Exercise aim
Could you give the material again, starting with the line that contains "In a sequence" and going on through the line that contains "(x=416, y=694) →", with "belong" switched to "fit" and everything else unchanged?
* * * *
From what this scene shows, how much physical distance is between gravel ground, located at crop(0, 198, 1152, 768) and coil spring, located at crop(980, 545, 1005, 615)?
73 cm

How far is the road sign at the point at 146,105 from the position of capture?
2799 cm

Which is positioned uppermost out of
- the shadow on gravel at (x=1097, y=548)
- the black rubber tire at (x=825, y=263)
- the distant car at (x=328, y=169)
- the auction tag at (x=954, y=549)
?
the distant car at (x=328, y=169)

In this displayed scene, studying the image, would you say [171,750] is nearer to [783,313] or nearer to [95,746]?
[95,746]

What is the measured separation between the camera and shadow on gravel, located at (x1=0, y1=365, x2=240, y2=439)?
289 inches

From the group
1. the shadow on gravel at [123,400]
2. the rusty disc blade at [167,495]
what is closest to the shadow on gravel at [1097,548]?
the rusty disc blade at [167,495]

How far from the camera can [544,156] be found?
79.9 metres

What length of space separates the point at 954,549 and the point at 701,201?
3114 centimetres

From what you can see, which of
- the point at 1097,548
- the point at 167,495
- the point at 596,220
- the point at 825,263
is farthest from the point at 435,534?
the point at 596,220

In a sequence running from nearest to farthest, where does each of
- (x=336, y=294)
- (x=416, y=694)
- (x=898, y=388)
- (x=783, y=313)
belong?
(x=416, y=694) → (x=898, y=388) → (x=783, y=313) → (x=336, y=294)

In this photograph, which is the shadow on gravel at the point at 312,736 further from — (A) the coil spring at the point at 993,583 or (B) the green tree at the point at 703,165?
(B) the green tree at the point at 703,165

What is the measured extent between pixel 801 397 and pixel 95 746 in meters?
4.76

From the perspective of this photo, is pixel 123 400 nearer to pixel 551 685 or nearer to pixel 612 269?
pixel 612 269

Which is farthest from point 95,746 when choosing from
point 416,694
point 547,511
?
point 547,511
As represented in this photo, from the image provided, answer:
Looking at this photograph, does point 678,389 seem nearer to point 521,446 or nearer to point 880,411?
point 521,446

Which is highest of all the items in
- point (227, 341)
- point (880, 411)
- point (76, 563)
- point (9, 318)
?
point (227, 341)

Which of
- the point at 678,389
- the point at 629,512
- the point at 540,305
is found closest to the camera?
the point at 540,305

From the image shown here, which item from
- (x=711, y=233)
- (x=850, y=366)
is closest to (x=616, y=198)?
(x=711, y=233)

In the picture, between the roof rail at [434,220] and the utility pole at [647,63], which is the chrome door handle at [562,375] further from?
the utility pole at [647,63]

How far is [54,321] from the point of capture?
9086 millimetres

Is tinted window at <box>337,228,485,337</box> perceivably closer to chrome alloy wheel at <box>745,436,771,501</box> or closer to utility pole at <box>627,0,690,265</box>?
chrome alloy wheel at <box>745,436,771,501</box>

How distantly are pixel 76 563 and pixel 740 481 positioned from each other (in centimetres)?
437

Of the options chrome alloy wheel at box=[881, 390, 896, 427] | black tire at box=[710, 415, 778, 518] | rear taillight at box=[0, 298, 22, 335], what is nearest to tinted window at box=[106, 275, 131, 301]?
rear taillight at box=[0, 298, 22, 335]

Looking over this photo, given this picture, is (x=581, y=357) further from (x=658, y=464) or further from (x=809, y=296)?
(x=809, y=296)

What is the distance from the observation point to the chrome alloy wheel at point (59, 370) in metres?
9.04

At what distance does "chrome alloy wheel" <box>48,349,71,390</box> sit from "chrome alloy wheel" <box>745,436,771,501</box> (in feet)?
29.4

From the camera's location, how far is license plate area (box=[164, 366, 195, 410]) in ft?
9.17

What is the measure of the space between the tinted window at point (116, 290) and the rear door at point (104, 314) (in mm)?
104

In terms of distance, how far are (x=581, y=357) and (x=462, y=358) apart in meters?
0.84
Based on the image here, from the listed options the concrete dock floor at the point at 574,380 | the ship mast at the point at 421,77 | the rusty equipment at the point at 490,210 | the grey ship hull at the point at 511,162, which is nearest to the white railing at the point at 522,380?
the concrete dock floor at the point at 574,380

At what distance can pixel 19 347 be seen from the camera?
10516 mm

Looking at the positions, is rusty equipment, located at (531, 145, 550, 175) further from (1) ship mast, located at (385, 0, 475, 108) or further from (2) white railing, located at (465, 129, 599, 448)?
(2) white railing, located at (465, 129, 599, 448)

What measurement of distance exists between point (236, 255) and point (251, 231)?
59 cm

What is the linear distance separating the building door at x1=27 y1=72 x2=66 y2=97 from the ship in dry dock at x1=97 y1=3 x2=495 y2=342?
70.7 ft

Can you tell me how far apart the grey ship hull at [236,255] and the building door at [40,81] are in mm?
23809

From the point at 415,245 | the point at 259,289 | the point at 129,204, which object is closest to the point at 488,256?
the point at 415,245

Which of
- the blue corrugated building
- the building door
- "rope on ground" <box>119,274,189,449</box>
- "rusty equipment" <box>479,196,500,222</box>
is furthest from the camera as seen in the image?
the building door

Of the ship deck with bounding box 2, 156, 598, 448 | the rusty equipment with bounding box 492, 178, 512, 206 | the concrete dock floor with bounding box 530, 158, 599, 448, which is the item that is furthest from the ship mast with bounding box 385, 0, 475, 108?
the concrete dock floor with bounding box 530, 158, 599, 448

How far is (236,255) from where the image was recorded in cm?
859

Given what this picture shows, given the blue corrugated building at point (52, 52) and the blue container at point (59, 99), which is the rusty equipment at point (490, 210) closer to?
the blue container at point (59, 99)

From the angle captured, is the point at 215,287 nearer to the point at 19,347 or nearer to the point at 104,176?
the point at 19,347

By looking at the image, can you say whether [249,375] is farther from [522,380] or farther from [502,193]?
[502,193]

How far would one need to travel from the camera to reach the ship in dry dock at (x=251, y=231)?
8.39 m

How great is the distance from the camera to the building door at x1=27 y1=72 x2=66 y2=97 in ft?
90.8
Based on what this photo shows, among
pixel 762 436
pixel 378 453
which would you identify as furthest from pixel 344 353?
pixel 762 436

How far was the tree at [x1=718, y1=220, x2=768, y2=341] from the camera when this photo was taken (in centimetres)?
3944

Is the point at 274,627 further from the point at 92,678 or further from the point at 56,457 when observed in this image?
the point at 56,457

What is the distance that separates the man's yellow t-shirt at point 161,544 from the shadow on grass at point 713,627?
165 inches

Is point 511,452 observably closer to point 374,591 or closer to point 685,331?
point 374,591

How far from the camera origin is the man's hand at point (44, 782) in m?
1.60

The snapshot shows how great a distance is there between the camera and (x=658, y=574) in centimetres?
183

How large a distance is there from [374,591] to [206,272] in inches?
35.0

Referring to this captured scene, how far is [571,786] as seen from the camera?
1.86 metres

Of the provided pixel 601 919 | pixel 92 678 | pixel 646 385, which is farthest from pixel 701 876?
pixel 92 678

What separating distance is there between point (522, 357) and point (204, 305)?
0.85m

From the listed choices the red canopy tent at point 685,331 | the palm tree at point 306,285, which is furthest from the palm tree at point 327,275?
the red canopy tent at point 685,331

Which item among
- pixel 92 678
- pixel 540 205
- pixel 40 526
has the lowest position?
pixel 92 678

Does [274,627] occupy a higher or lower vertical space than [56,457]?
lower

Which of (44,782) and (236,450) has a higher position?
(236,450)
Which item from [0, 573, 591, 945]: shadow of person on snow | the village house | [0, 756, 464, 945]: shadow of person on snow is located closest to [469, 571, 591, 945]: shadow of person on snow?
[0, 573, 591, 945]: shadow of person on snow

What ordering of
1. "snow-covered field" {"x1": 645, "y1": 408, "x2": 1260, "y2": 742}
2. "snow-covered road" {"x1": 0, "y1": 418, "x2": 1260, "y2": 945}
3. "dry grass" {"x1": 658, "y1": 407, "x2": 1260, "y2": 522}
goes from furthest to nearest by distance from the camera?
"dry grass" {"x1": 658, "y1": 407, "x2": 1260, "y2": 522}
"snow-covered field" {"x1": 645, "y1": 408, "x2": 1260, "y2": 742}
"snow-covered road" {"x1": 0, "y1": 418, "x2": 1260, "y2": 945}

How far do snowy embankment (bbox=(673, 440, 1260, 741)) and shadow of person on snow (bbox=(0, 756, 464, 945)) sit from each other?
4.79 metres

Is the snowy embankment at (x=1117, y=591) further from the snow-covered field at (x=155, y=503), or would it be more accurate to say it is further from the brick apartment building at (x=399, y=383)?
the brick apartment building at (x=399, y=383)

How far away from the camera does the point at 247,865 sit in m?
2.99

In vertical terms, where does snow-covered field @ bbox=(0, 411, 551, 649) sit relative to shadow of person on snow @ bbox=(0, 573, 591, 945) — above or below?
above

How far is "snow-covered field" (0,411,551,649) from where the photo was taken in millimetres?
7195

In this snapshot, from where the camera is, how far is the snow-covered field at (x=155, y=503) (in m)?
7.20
* * * *
Reply to the task
In a sequence running from nearest to farthest, where does each of
- (x=336, y=294)
- (x=416, y=694)
- (x=898, y=388)
- (x=783, y=313)
fit?
(x=416, y=694) → (x=898, y=388) → (x=783, y=313) → (x=336, y=294)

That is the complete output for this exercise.